INFORMATION SHOWN
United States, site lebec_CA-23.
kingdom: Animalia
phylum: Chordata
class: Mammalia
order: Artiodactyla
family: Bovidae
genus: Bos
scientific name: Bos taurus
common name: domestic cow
==
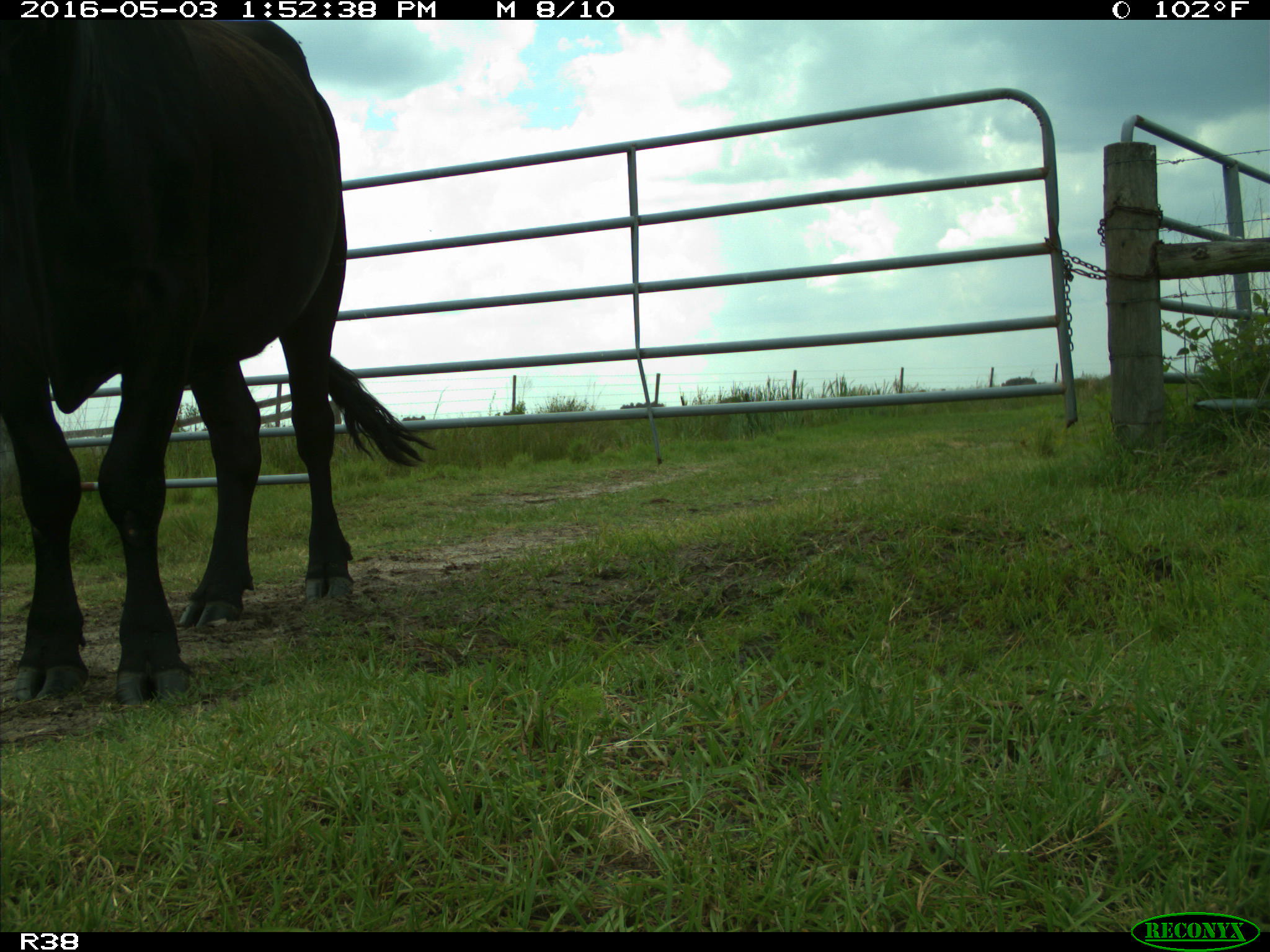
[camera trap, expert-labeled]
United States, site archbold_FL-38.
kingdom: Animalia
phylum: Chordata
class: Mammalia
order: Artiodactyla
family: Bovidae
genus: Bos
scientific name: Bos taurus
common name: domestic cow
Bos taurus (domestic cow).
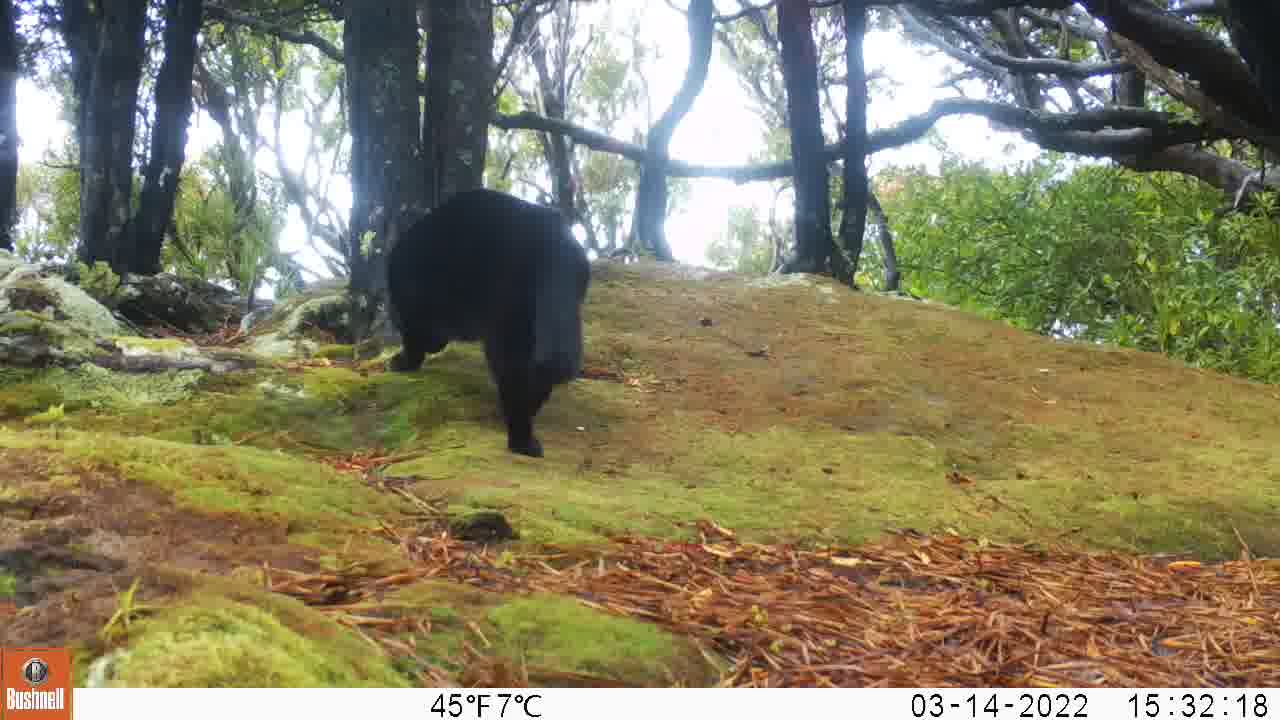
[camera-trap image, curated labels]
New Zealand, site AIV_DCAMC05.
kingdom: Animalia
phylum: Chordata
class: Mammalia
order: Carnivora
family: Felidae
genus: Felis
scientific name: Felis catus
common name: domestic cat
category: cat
* * *
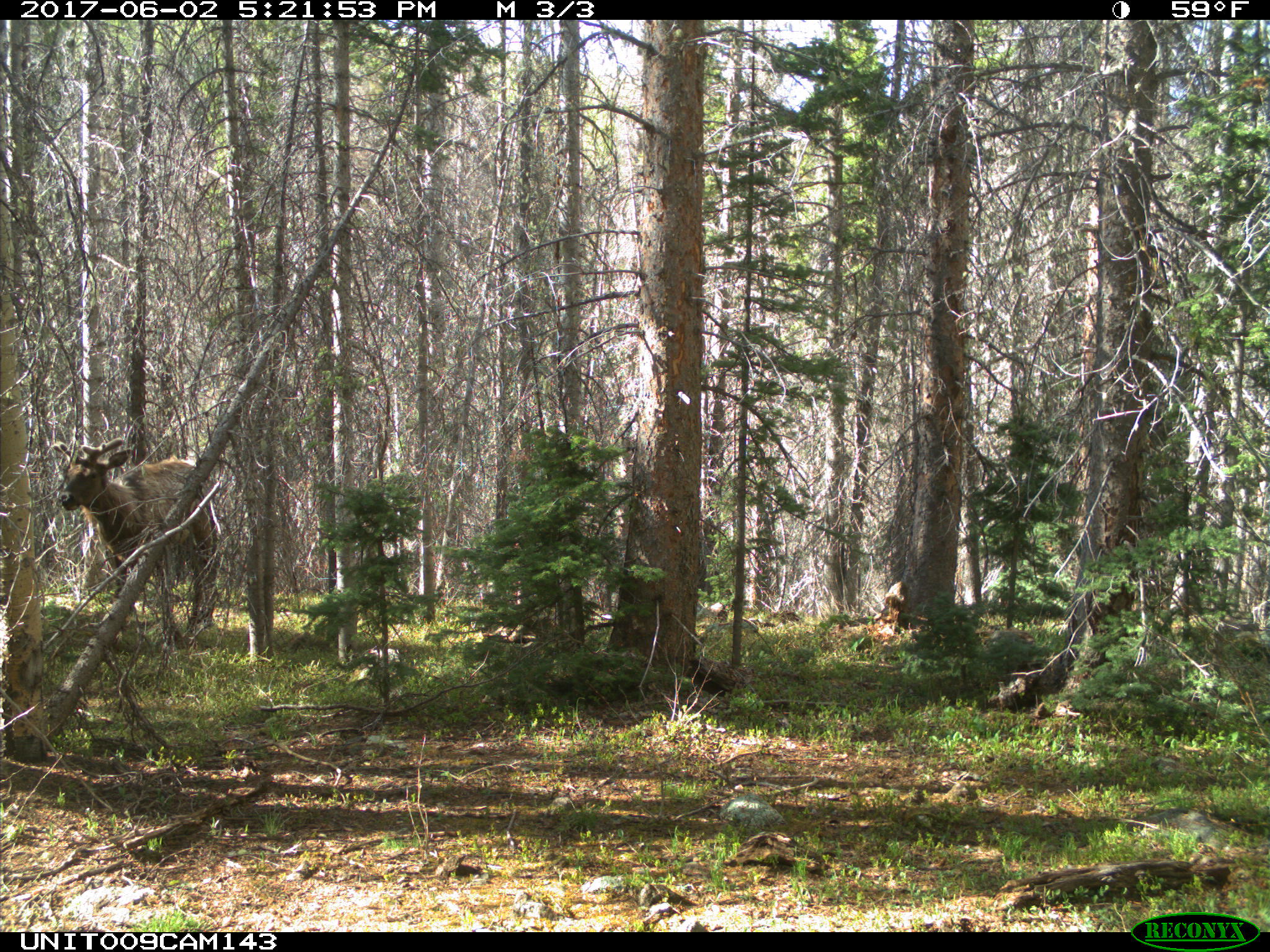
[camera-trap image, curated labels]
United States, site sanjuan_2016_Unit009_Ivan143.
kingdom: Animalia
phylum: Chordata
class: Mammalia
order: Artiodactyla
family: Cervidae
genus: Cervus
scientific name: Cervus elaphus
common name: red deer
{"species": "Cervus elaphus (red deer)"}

THE PROBLEM
Your answer should consist of the lines from the line with "New Zealand, site AIV_DCAMC05." to the line with "category: cat" above, repeated exactly, both ends included.

EXPECTED OUTPUT
New Zealand, site AIV_DCAMC05.
kingdom: Animalia
phylum: Chordata
class: Mammalia
order: Carnivora
family: Felidae
genus: Felis
scientific name: Felis catus
common name: domestic cat
category: cat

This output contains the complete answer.